▽
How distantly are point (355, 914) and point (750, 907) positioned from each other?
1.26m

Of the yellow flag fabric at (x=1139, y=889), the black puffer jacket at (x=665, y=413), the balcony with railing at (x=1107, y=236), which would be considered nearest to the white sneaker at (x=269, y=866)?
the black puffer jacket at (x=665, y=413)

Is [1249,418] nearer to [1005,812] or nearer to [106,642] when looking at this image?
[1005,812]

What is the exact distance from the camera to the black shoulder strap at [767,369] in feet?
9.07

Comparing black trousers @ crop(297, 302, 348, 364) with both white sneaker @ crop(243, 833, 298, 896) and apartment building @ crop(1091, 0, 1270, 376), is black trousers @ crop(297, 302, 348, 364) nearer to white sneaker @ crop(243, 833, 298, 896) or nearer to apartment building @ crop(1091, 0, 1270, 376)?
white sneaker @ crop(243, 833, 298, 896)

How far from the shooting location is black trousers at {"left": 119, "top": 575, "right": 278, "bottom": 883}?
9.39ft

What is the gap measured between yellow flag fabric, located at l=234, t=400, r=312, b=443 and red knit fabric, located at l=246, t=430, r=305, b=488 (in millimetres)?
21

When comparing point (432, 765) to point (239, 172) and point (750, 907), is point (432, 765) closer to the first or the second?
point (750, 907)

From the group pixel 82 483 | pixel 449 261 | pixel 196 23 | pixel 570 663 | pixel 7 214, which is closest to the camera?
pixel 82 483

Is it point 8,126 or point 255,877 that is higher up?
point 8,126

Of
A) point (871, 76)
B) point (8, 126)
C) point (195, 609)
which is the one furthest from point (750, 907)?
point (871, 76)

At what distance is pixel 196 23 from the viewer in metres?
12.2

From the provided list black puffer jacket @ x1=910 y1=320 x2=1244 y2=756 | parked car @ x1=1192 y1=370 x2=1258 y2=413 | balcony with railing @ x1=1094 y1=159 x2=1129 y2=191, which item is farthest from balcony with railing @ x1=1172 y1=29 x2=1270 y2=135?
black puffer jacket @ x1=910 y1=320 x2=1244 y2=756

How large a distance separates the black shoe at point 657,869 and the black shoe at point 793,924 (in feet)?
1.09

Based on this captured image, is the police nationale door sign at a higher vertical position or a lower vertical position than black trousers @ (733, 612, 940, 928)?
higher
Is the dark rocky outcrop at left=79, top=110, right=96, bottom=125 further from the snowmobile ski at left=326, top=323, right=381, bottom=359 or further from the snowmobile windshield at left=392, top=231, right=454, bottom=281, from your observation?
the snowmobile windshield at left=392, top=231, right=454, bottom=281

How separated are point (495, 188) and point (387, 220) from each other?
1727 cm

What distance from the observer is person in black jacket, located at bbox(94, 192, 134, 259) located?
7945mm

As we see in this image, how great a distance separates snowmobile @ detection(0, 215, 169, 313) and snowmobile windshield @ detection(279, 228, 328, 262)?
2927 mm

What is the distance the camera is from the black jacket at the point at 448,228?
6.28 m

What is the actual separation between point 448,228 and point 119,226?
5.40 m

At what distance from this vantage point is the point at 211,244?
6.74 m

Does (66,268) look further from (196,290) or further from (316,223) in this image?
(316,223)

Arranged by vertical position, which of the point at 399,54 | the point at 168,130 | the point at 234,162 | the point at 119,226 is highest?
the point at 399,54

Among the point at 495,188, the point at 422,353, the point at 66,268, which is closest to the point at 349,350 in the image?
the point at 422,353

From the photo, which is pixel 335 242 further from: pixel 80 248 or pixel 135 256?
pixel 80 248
△
Set task: Repeat all of the rows above word for word, changing nothing.

Output for this exercise:
How distantly are point (355, 914) and point (750, 907) positioned from each other?
1.26m

Of the yellow flag fabric at (x=1139, y=889), the black puffer jacket at (x=665, y=413), the balcony with railing at (x=1107, y=236), which would be considered nearest to the white sneaker at (x=269, y=866)?
the black puffer jacket at (x=665, y=413)

Is [1249,418] nearer to [1005,812] or nearer to [106,642] when looking at this image?
[1005,812]

What is the exact distance from the camera to the black shoulder strap at [767,369] in feet?
9.07

Comparing black trousers @ crop(297, 302, 348, 364) with both white sneaker @ crop(243, 833, 298, 896) and apartment building @ crop(1091, 0, 1270, 376), is black trousers @ crop(297, 302, 348, 364) nearer to white sneaker @ crop(243, 833, 298, 896) or nearer to apartment building @ crop(1091, 0, 1270, 376)?
white sneaker @ crop(243, 833, 298, 896)

How far from the shooting location is black trousers at {"left": 119, "top": 575, "right": 278, "bottom": 883}?
9.39ft

What is the gap measured between yellow flag fabric, located at l=234, t=400, r=312, b=443 and red knit fabric, located at l=246, t=430, r=305, b=488 (in millimetres)?
21

When comparing point (432, 765) to point (239, 172) and point (750, 907), is point (432, 765) closer to the first or the second?
point (750, 907)

From the group pixel 82 483 | pixel 449 261 | pixel 196 23 | pixel 570 663 | pixel 7 214, which is closest to the camera?
pixel 82 483

Is it point 8,126 or point 255,877 that is higher up?
point 8,126

Of
A) point (871, 76)
B) point (8, 126)
C) point (195, 609)
which is the one furthest from point (750, 907)?
point (871, 76)

At what distance is pixel 196 23 from the viewer in metres?
12.2

From the provided list black puffer jacket @ x1=910 y1=320 x2=1244 y2=756 | parked car @ x1=1192 y1=370 x2=1258 y2=413 | balcony with railing @ x1=1094 y1=159 x2=1129 y2=191, which item is farthest from balcony with railing @ x1=1172 y1=29 x2=1270 y2=135?
black puffer jacket @ x1=910 y1=320 x2=1244 y2=756

How large a distance separates the black shoe at point 657,869 and the black shoe at point 793,924 (in feet)?
1.09

Based on this captured image, is the police nationale door sign at a higher vertical position or a lower vertical position than black trousers @ (733, 612, 940, 928)?
higher
Is the dark rocky outcrop at left=79, top=110, right=96, bottom=125 further from the snowmobile ski at left=326, top=323, right=381, bottom=359 or further from the snowmobile windshield at left=392, top=231, right=454, bottom=281, from your observation?
the snowmobile windshield at left=392, top=231, right=454, bottom=281

How separated are point (495, 188) and point (387, 220) from each other?
1727 cm

What distance from the observer is person in black jacket, located at bbox(94, 192, 134, 259) located?
7945mm

As we see in this image, how great a distance separates snowmobile @ detection(0, 215, 169, 313) and snowmobile windshield @ detection(279, 228, 328, 262)?
2927 mm

What is the distance the camera is from the black jacket at the point at 448,228?
6.28 m

What is the actual separation between point 448,228 and point 119,226?
5.40 m

At what distance from this vantage point is the point at 211,244?
6.74 m

Does (66,268) look further from (196,290) or further from (316,223) in this image?
(316,223)

Arranged by vertical position, which of the point at 399,54 | the point at 168,130 | the point at 234,162 | the point at 119,226 is highest?
the point at 399,54

Among the point at 495,188, the point at 422,353, the point at 66,268, which is closest to the point at 349,350 in the image?
the point at 422,353

From the photo, which is pixel 335 242 further from: pixel 80 248 or pixel 135 256?
pixel 80 248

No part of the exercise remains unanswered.